The behavior of the JVP and the FSP over the past few years cannot be termed anti-Indian or pro-Chinese, although it is a well-known secret that Indian diplomats in Sri Lanka view both organizations as well as opposition leader Sajith Premadasa with suspicion, probably a hangover from developments in the 1980s.

While the JVP and the FSP are among the largest Sri Lankan left-wing parties, there are a number of other left-wing groups that are decidedly pro-China. These groups had played a major role in changing the government’s decision to defer the arrival of a Chinese research vessel in August.

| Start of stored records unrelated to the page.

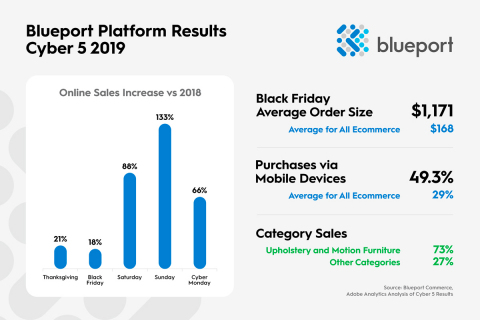 """Retailers are finding success tackling one of the biggest challenges in eCommerce – helping shoppers spend over $1,000 on a highly considered item...and doing it via a mobile phone."" (Graphic: Business Wire)"
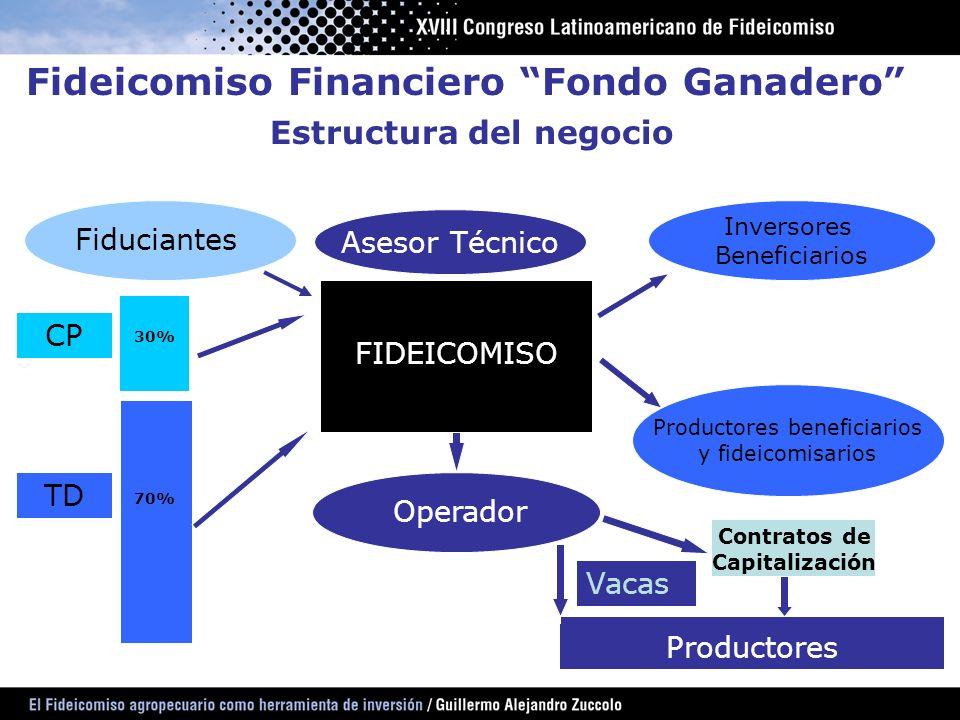 Fideicomiso Financiero Fondo Ganadero Estructura del negocio CP TD Asesor Técnico FIDEICOMISO Operador Productores Vacas Fiduciantes Inversores Benefi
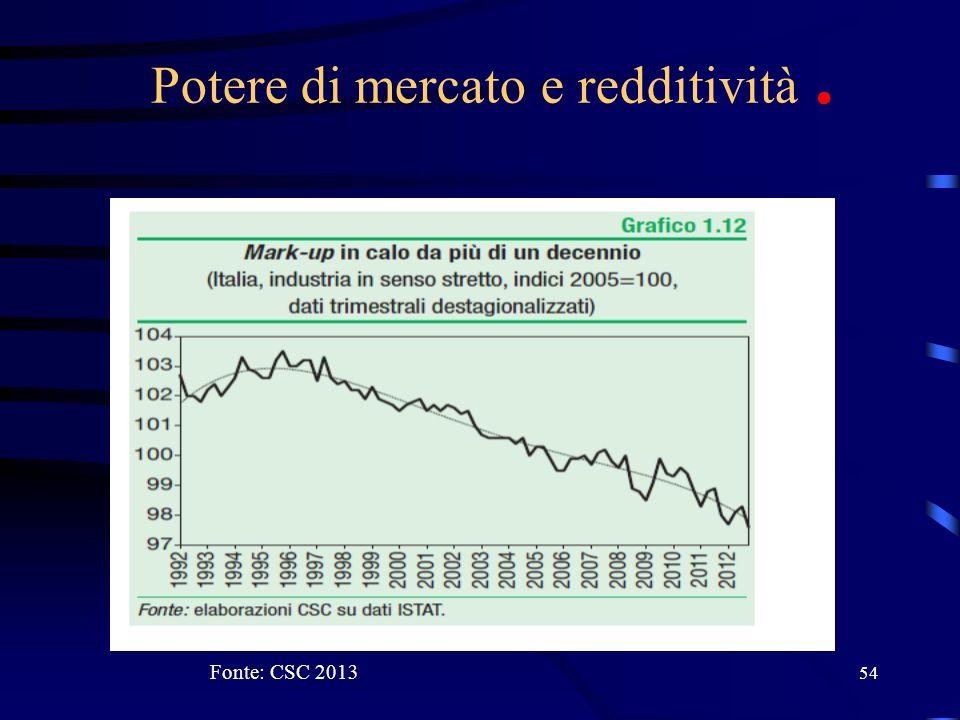 54 Potere di mercato e redditività. Fonte: CSC 2013
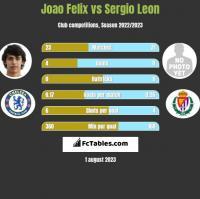 Joao Felix vs Sergio Leon h2h player stats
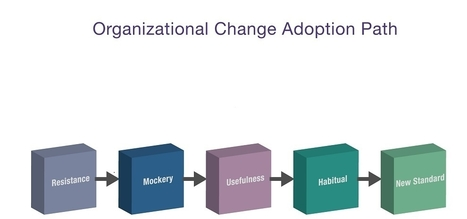 What to Expect When You're Expecting Change: The Social Change Adoption Path - Forbes   Marketing: THE REMIX   Scoop.it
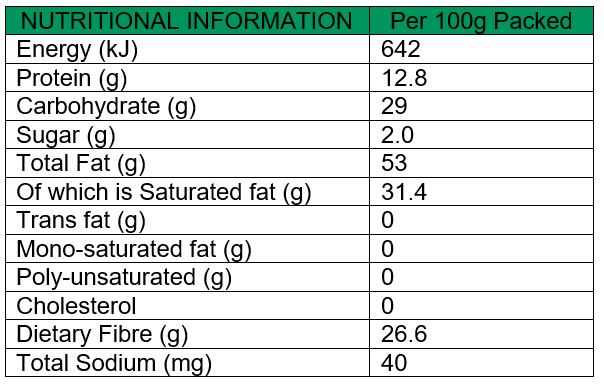 Cocoa Nibs Raw Nutritional Values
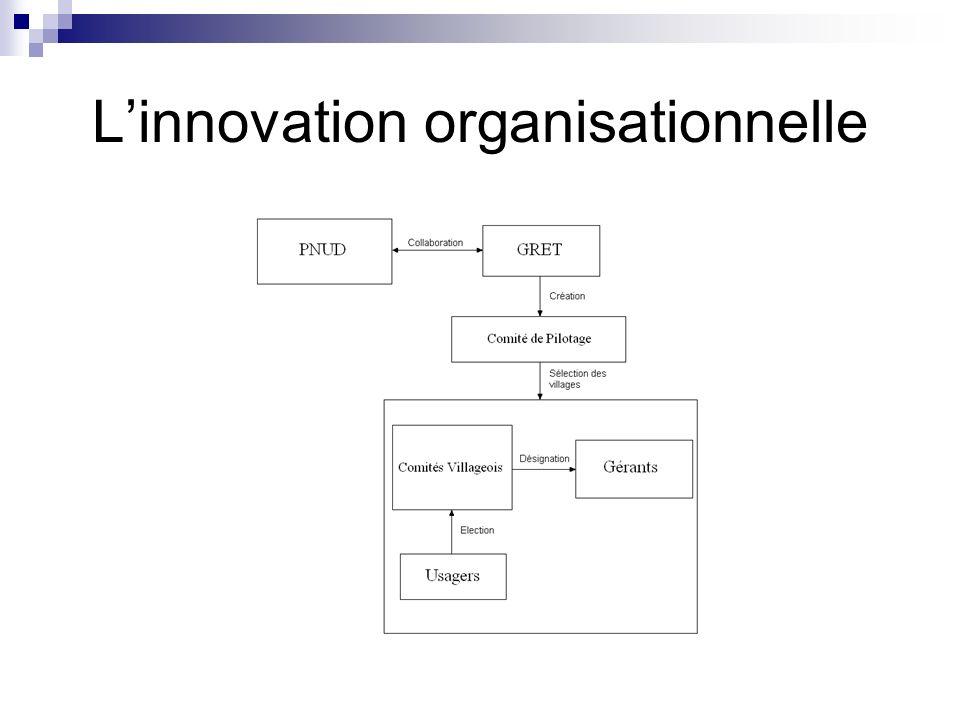 L'innovation organisationnelle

Although the JVP, FSP and the other left-wing groups hardly cooperated with each other in recent years, things have been changing in recent months. Cooperation between these parties and the JVP and FSP has been growing after President Wickremesinghe and his pro-Rajapaksa backers started arresting left-wing activists. Indian hostility towards the JVP and the FSP, and their support of the government, could only draw them more towards their pro-Chinese allies.